Items listed in a dataset
====================
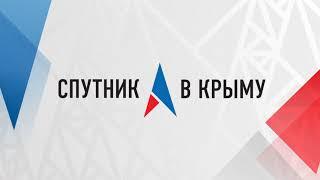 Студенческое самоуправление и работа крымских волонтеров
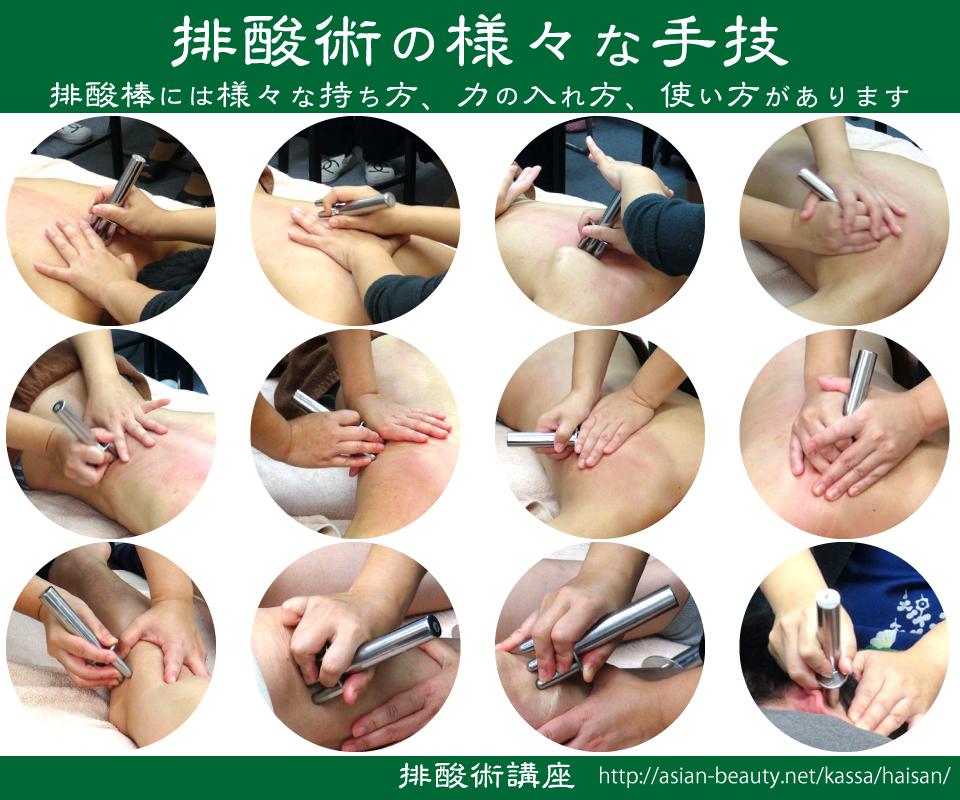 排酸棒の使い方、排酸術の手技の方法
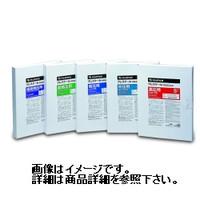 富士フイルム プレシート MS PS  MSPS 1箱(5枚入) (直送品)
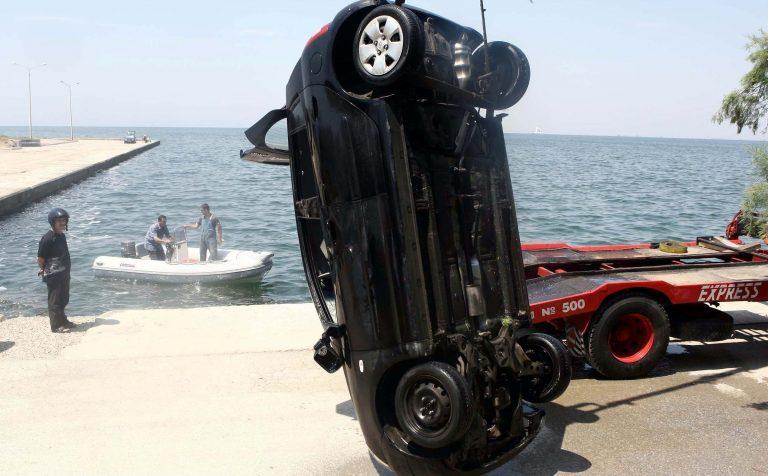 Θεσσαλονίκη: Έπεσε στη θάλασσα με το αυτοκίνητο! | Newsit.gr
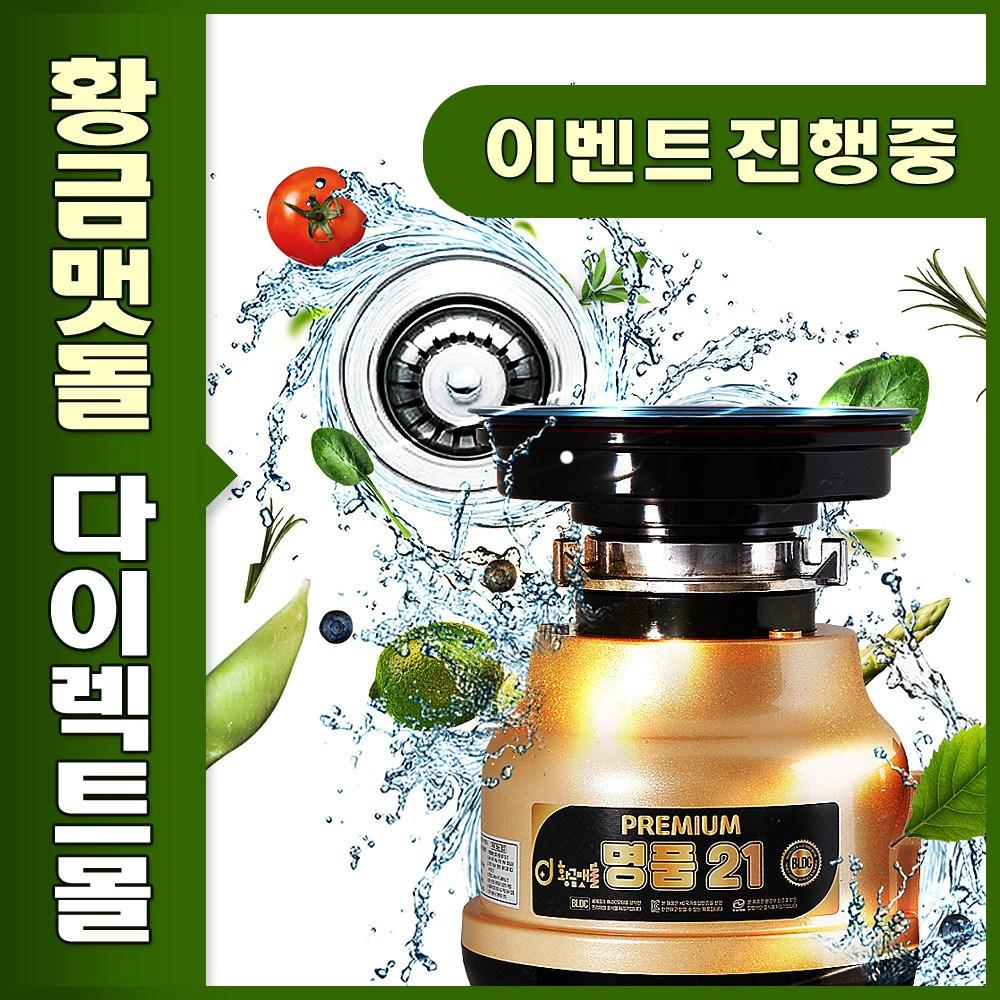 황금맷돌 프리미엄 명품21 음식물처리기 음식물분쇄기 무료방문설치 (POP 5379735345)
====================
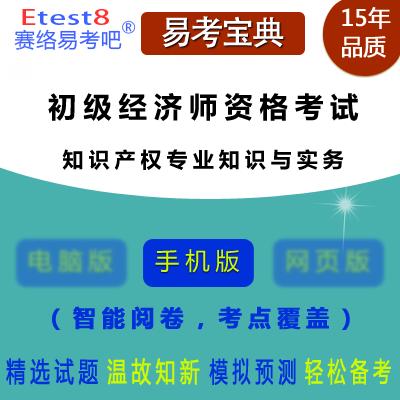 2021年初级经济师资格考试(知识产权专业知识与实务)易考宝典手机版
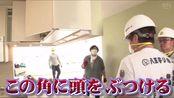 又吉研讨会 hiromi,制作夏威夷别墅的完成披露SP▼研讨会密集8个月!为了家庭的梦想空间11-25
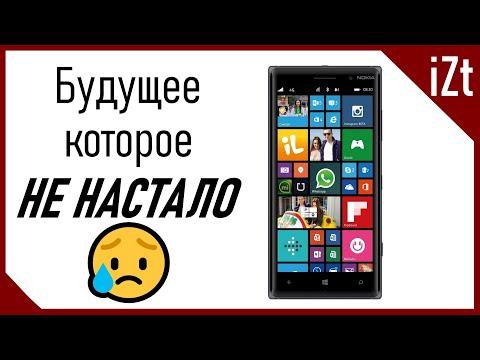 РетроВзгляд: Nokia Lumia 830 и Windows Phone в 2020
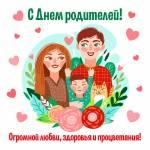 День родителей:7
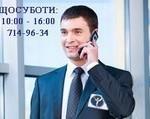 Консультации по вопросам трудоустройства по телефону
====================
=== Exercise details ===
Leaving each picture behind, please give again exactly the lines above from the one with "又吉研讨会 hiromi,制" through the one with "Консультации по вопросам", both included, and no others.

=== Solution to this problem ===
 又吉研讨会 hiromi,制作夏威夷别墅的完成披露SP▼研讨会密集8个月!为了家庭的梦想空间11-25
 РетроВзгляд: Nokia Lumia 830 и Windows Phone в 2020
 День родителей:7
 Консультации по вопросам трудоустройства по телефону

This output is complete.